There are two main hypotheses for the major environmental drivers of L. pertusa distribution. Most observations of cold-water corals have been in areas with accelerated currents, such as on sloping topography and topographic highs (Dons, 1944; Strømgren, 1971; Genin et al., 1986; Frederiksen et al., 1992). Currents are thought to concentrate food supply to certain areas (“current acceleration hypothesis” Mortensen et al., 2001; Thiem et al., 2006; Kiriakoulakis et al., 2007). On the reef, strong currents may also limit smothering by reducing sediment deposition (White et al., 2005). On some sloping topography, breaking internal waves can resuspend organic matter or mix surface waters, which also results in increased food supply (Frederiksen et al., 1992). A contrasting hypothesis suggests that the occurrence of cold-water coral reefs is directly associated with the seepage of light hydrocarbons through the seafloor (“hydraulic theory” Hovland and Thomsen, 1997; Hovland and Risk, 2003). Yet, even though some reefs have been found close to seeps and pockmarks, most are not (Roberts et al., 2006). Recent drilling of the Challenger Mound showed no evidence of mound genesis or growth being related to seepages (Williams et al., 2006), and isotopic analyses of L. pertusa do not indicate a seep-based food chain (Spiro et al., 2000; Duineveld et al., 2004).
Most cold-water coral reefs are restricted to intermediate depths. L. pertusa reefs have been recorded most frequently between 200 and 400 m (Dons, 1944), at temperatures between 4 and 12 °C (Freiwald et al., 2004; Roberts et al., 2006) with oceanic salinity of around 35 on the practical salinity scale (Freiwald, 2002; Freiwald et al., 2004). Some reefs are associated with iceberg ploughmarks on the continental shelves of the north-east Atlantic where, during the Pleistocene, the passage of icebergs reworked seafloor sediment and deposited glacial dropstones. This glacial activity increased the amount of hard substrata available for colonisation, which is thought to have been an important factor in the development of large L. pertusa reefs on the Norwegian Margin (e.g., Sula Ridge; Freiwald et al., 1999). However, not all occurrences of L. pertusa rely upon large amounts of hard substrata. Settlement may also occur on small cobbles from which corals grow over time (Wilson, 1979) or even on man-made structures such as oil rigs (Gass and Roberts, 2006). At a larger scale, ocean chemistry may control global distribution patterns. The distribution of scleractinian cold-water corals appears to be strongly related to the depth of the aragonite saturation horizon (ASH). Guinotte et al. (2006) found that 95% of modern framework-forming cold-water coral records were in the Atlantic Ocean, which has a much deeper ASH (>2000 m) than the Pacific where the ASH is relatively shallow (50–600 m). Clark et al. (2006) also found aragonite to be a major factor in the distribution of scleractinian corals on seamounts. Currently, little is known about the effect of lowered aragonite concentration on cold-water corals, but experiments on tropical reef-builders show reduced calcification rates at low carbonate ion availability (Langdon et al., 2000, Langdon et al., 2003; Marubini et al., 2003).
The geographical distribution of cold-water corals will be affected by a combination of different physical, chemical, and biological factors.
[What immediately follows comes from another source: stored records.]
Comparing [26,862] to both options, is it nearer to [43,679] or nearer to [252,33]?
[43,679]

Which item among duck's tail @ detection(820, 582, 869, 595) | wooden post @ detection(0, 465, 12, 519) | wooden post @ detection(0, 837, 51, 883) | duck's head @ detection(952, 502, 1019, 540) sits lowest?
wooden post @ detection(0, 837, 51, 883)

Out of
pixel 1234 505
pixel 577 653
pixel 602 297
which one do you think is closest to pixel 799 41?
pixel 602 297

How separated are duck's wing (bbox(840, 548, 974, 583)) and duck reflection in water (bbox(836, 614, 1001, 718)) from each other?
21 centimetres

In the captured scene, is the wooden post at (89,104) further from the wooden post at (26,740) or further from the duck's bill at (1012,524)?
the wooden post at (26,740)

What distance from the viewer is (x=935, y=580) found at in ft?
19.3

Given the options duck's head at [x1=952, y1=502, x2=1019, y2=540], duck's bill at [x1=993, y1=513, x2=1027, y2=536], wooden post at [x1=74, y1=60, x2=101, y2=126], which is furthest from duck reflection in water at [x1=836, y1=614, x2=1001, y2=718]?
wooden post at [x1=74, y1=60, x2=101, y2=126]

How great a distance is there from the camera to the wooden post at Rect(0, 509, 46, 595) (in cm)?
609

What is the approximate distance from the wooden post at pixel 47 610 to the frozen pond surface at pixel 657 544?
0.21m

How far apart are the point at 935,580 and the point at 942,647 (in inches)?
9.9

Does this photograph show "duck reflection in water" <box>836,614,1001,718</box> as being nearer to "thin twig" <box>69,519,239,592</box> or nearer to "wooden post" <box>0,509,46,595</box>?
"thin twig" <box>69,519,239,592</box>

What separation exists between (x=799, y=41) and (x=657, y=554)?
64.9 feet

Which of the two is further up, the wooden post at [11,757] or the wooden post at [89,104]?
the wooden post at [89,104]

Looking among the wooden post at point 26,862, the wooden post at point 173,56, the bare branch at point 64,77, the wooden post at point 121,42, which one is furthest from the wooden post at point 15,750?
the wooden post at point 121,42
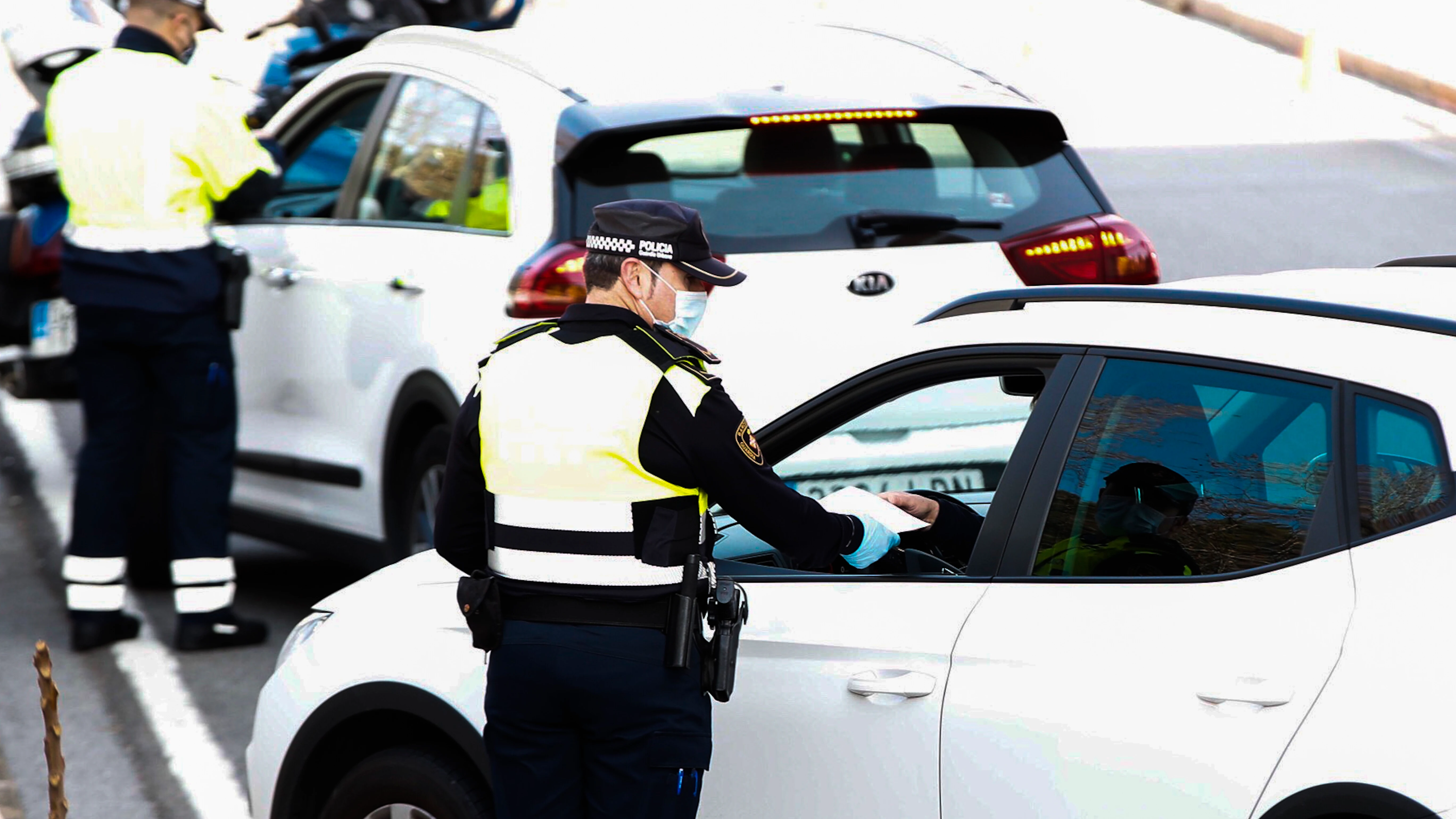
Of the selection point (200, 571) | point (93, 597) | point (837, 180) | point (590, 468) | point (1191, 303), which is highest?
point (1191, 303)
Predictive modelling approaches can be used to generate habitat suitability maps, producing representations of geographical areas that match species’ requirements based on multiple environmental parameters (Guisan and Zimmermann, 2000; Hirzel et al., 2002). Cold-water corals are ideally suited for predictive modelling approaches because of their sessile nature and longevity. However, the majority of predictive mapping approaches (e.g., General Linear Modelling and Principal Component Analysis) require information on both the presence and absence of species (Guisan and Zimmermann, 2000). In the deep sea, absence data is often unavailable or unreliable. The majority of research expeditions are targeted towards areas with known coral occurrences, and sampling methodologies often vary between expeditions. The patchiness of deep-sea habitats also limits confidence for assessing the absence of cold-water corals, which could be easily missed because sampling methods have a limited spatial coverage.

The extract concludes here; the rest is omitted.